10/16/2009 05:12 am ET | Updated May 25, 2011

3D: Not the Next Big Thing

This has been the summer of digital 3D, from early releases like Up to last weekend's The Final Destination to the growing drumbeat for James Cameron's much-anticipated Avatar, which began at Comic-Con and will crescendo with the film's year-end release.

A recent Newsweek article touted the imminent arrival of 3D TV -- which would, of course, require new TV sets, receivers and DVD players.

Not to mention, of course, the glasses.

Ah, the glasses. There's the rub.

Because no matter how open I am to 3D -- to what some have referred to as an "immersive experience" -- I still can't get past the glasses.

Glasses = gimmick.

Certainly, 3D can enhance the experience.
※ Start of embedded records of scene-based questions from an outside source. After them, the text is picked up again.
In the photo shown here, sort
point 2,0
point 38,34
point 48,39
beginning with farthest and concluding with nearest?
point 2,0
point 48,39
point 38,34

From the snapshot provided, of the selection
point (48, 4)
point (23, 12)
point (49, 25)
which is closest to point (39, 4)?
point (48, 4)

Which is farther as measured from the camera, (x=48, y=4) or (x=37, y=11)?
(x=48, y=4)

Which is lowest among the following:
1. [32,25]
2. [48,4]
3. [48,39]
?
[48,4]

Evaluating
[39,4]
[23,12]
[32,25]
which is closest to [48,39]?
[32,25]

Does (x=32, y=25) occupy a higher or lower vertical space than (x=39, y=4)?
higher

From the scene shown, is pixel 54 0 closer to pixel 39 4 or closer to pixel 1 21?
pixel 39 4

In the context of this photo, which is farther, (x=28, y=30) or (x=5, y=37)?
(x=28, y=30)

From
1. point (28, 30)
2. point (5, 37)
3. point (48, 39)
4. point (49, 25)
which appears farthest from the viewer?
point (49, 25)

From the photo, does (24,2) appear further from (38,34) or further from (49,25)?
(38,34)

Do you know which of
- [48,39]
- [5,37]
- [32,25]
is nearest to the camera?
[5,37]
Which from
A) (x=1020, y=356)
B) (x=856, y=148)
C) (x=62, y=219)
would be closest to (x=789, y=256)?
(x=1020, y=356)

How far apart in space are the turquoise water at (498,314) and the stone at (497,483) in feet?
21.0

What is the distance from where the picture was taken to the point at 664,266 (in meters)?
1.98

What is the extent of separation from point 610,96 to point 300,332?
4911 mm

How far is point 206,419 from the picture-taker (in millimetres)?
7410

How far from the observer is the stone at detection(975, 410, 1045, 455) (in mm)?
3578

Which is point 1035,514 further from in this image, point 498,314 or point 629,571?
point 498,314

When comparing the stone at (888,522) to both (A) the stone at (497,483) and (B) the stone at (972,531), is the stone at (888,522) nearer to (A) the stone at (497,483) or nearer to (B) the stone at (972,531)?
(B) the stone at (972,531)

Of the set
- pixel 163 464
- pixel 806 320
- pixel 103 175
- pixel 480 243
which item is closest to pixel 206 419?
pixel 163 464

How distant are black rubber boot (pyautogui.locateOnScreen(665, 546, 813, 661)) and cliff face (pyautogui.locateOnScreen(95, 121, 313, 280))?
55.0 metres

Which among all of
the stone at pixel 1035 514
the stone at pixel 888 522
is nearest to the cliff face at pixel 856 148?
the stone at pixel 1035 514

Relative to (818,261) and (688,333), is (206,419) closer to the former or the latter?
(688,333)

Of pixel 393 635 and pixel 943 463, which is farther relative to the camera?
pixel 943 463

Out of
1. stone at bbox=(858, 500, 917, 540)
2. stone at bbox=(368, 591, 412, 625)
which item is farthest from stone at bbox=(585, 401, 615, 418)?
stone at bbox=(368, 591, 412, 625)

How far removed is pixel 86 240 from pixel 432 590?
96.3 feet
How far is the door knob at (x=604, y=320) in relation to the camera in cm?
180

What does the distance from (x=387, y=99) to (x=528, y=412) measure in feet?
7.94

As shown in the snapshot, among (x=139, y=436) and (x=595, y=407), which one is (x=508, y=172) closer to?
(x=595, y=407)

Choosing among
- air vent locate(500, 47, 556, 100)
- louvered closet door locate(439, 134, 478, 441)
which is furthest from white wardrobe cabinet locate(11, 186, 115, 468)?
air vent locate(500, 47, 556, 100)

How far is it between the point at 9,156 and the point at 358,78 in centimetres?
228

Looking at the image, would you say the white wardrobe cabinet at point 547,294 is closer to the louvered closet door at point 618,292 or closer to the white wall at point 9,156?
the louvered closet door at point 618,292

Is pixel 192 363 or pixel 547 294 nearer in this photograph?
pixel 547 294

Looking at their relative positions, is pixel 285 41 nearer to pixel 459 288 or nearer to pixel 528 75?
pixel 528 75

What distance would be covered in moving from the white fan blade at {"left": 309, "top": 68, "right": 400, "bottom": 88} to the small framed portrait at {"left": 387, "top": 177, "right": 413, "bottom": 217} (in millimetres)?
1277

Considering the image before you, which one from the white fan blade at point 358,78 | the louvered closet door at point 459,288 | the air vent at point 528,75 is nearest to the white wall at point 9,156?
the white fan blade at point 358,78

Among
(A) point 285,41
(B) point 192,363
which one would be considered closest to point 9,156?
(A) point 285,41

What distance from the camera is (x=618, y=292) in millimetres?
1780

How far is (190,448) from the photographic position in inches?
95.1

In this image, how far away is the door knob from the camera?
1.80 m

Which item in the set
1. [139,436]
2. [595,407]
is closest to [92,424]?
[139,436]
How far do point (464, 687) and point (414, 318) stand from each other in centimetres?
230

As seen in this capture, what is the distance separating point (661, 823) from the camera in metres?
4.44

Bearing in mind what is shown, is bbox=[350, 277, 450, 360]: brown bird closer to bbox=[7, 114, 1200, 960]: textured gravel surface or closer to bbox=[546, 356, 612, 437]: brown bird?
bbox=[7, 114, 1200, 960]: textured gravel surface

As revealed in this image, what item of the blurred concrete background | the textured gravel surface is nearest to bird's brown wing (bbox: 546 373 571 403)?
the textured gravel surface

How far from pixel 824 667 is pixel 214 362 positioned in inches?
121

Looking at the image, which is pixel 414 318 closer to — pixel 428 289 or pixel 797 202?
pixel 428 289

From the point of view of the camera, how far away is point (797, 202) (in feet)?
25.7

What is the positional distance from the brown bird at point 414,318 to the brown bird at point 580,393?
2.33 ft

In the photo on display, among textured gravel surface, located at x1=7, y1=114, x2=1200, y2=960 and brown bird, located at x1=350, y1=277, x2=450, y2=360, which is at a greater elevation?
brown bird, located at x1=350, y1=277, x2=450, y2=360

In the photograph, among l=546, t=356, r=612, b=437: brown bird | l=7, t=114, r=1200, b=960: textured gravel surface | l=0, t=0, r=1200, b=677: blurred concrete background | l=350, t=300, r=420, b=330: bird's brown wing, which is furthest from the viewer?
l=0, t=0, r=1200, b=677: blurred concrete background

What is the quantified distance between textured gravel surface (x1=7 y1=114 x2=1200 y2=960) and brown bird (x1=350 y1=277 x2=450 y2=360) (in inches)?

But should it define the experience? More to the point, how important is a work of art that requires special equipment to be able to truly enjoy it -- beyond one's eyes, ears and brain?

At its best, film should already be an immersive experience. Indeed, that's true of the best examples of any art. Whether it's a great book, a soulful piece of music, a transcendent painting or a significant film: The definition of art is its ability to reach you in a way that takes you out of yourself, out of your own head, out of your everyday life, and puts you squarely in the realm of the artist.

I haven't seen the Avatar footage. And I would certainly never bet against James Cameron, a visionary director who makes me glad that my career as a critic has overlapped with his as a filmmaker. (I feel the same way about a couple of other directors, a short list that starts with Martin Scorsese and Woody Allen.)

If anyone can create a digital 3D method that pulls you into his make-believe world in a way no one has before, it's Cameron. I'm anxious to see it.

But if Avatar turns out to be a great film, I'm betting it's not because of the technology. It never is.